**Source text:**

DEV Community

Cover image for Solved: Automated Log Rotation and Archiving to Google Cloud Storage
Darian Vance
Darian Vance

Posted on • Originally published at wp.me

Solved: Automated Log Rotation and Archiving to Google Cloud Storage

🚀 Executive Summary

TL;DR: Effectively managing application logs is crucial for system health and compliance. This guide provides an automated solution using logrotate for local log management and a custom Python script to archive compressed logs to Google Cloud Storage, ensuring scalable, cost-effective, and centralized historical data retention.

🎯 Key Takeaways

  • logrotate can be configured with directives like daily, rotate 7, compress, delaycompress, and postrotate to manage local log files efficiently before archiving.
  • Authentication to Google Cloud Storage for log uploads is securely handled via a Service Account with the Storage Object Creator role, using a downloaded JSON key file.
  • A Python script, integrated into logrotate’s postrotate section, utilizes the google-cloud-storage library to upload rotated and compressed log files to a specified GCS bucket, optionally deleting local copies.

Automated Log Rotation and Archiving to Google Cloud Storage

Introduction

Managing logs effectively is a cornerstone of robust system administration and application development. Unmanaged logs can quickly consume valuable disk space, degrade system performance, and complicate troubleshooting efforts. Furthermore, retaining logs for compliance or auditing purposes often necessitates a durable and scalable storage solution that goes beyond local file systems.

This tutorial addresses these challenges by outlining a comprehensive, automated solution for log rotation and archiving to Google Cloud Storage (GCS). By leveraging logrotate for local management and a custom Python script for GCS integration, you can ensure your logs are efficiently rotated, compressed, and stored in a highly available, cost-effective, and scalable cloud repository. This approach not only frees up local disk space but also centralizes your historical log data for easier access, analysis, and compliance.

Prerequisites

Before diving into the setup, ensure you have the following in place:

  • A Google Cloud Platform (GCP) project with billing enabled.
  • A Google Cloud Storage bucket created within your GCP project.
  • A Service Account with the Storage Object Admin role (or a more granular role like Storage Object Creator on the specific bucket) for uploading objects to your GCS bucket. Download the JSON key file for this service account; we’ll refer to its path as ~/.gcp/service-account-key.json in this guide.
  • The gcloud command-line interface installed and authenticated on your system. While not strictly required for the Python script, it’s useful for managing GCP resources.
  • logrotate utility installed on your Linux server (most Linux distributions include it by default).
  • Python 3 and pip installed on your server.

**Items:**

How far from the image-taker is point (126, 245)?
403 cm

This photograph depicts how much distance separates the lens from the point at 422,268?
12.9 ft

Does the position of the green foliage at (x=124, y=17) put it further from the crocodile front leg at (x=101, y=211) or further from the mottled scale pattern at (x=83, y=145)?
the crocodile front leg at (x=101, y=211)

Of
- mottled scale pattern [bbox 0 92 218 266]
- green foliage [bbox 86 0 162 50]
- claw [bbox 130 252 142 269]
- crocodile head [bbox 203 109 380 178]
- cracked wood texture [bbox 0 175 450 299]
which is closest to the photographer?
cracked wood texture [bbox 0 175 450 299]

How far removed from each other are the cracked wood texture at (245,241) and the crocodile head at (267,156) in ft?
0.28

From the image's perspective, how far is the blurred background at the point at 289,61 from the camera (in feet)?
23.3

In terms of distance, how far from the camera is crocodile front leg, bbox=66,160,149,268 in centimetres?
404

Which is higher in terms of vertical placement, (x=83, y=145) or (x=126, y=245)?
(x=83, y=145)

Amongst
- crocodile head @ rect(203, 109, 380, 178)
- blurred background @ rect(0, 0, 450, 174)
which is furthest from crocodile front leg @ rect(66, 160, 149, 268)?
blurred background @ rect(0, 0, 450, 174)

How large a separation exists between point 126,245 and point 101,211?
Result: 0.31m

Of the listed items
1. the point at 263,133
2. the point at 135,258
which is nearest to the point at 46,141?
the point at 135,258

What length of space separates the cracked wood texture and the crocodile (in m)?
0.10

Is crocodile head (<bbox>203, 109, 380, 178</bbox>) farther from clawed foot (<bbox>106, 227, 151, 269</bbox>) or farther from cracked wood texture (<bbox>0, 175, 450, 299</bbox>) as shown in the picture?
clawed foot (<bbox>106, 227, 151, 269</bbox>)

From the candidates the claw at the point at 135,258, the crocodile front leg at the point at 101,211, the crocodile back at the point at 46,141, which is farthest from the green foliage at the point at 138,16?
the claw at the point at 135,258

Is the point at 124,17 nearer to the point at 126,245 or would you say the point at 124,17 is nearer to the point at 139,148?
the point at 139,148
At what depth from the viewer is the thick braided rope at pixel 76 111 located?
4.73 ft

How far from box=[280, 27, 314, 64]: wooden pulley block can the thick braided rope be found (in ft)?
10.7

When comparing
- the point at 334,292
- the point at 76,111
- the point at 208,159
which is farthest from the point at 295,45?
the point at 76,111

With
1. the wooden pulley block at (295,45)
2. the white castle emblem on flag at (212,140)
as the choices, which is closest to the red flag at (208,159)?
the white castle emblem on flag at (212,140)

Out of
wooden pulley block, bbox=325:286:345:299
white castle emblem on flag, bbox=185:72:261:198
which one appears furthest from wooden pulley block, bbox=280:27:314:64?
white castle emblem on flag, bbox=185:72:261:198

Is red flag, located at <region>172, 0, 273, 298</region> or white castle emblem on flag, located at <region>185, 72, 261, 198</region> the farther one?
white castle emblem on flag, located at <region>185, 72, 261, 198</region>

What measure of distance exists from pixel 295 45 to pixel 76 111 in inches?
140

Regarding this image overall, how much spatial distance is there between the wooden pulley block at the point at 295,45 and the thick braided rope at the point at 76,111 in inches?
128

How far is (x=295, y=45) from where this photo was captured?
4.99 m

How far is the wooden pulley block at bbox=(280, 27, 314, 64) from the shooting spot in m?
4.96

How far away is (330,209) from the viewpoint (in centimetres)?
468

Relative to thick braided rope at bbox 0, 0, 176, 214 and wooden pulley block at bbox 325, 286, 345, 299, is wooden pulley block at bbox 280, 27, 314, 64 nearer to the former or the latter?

**What to work on:**
1. Summarize the log rotation tutorial in two sentences.
2. Carry on writing the log rotation tutorial from the point where it stops.
The records come from a different source than the text.

**Per-task answers:**
1. The tutorial describes an automated way to rotate logs locally with logrotate and archive the compressed files to Google Cloud Storage through a custom Python script, which frees local disk space and centralizes historical log data. Setup requires a GCP project with billing enabled, a GCS bucket, a Service Account with a suitable storage role and its JSON key file, the gcloud command-line interface, logrotate, and Python 3 with pip.

2.
  • The google-cloud-storage Python library installed:
  pip3 install google-cloud-storage
Enter fullscreen mode Exit fullscreen mode

Step-by-Step Guide

Step 1: Configure Log Rotation with logrotate

logrotate is a powerful utility designed to simplify the administration of log files on systems that generate a large number of logs. It allows for automatic rotation, compression, removal, and mailing of log files. We’ll set up logrotate to manage a hypothetical application log, say /var/log/myapp/myapp.log.

Create a new logrotate configuration file for your application. We’ll place it in /etc/logrotate.d/myapp:

/var/log/myapp/myapp.log {
    daily
    rotate 7
    compress
    delaycompress
    missingok
    notifempty
    create 0640 user group
    postrotate
        # This section will be updated in Step 4 to call our GCS upload script
        true
    endscript
}
Enter fullscreen mode Exit fullscreen mode

Let’s break down this configuration:

  • /var/log/myapp/myapp.log: Specifies the log file to be rotated. You can specify multiple files or use wildcards.
  • daily: Rotates the log file daily. Other options include weekly or monthly.
  • rotate 7: Keeps 7 rotated log files. After the 7th rotation, the oldest log will be removed.
  • compress: Compresses the rotated log files using gzip.
  • delaycompress: Delays the compression of the previous log file until the next rotation cycle. This is useful if the log file is still being written to by an application that doesn’t immediately release its handle.
  • missingok: If the log file is missing, do not issue an error message.
  • notifempty: Do not rotate the log file if it is empty.
  • create 0640 user group: After rotation, a new empty log file is created with specified permissions, owner, and group. Replace user and group with appropriate values for your application.
  • postrotate … endscript: Commands placed here are executed after the log file is rotated. We will use this in a later step to trigger our GCS upload script. true is a placeholder for now.

Test your configuration (without actually performing a rotation) by running:

logrotate -d /etc/logrotate.d/myapp
Enter fullscreen mode Exit fullscreen mode

This command will show you what logrotate *would* do.

Step 2: Create a GCS Bucket and Service Account

(If you’ve already completed the prerequisites, you can skip to verifying your setup).

  1. **Create a GCS Bucket:** Ensure your bucket is created and properly configured. You can do this via the GCP Console or with the gcloud CLI:
gcloud storage buckets create gs://your-gcs-log-archive-bucket --project=[YOUR_GCP_PROJECT_ID] --location=US-CENTRAL1
Enter fullscreen mode Exit fullscreen mode

Remember to replace your-gcs-log-archive-bucket and [YOUR\_GCP\_PROJECT\_ID] with your specific values.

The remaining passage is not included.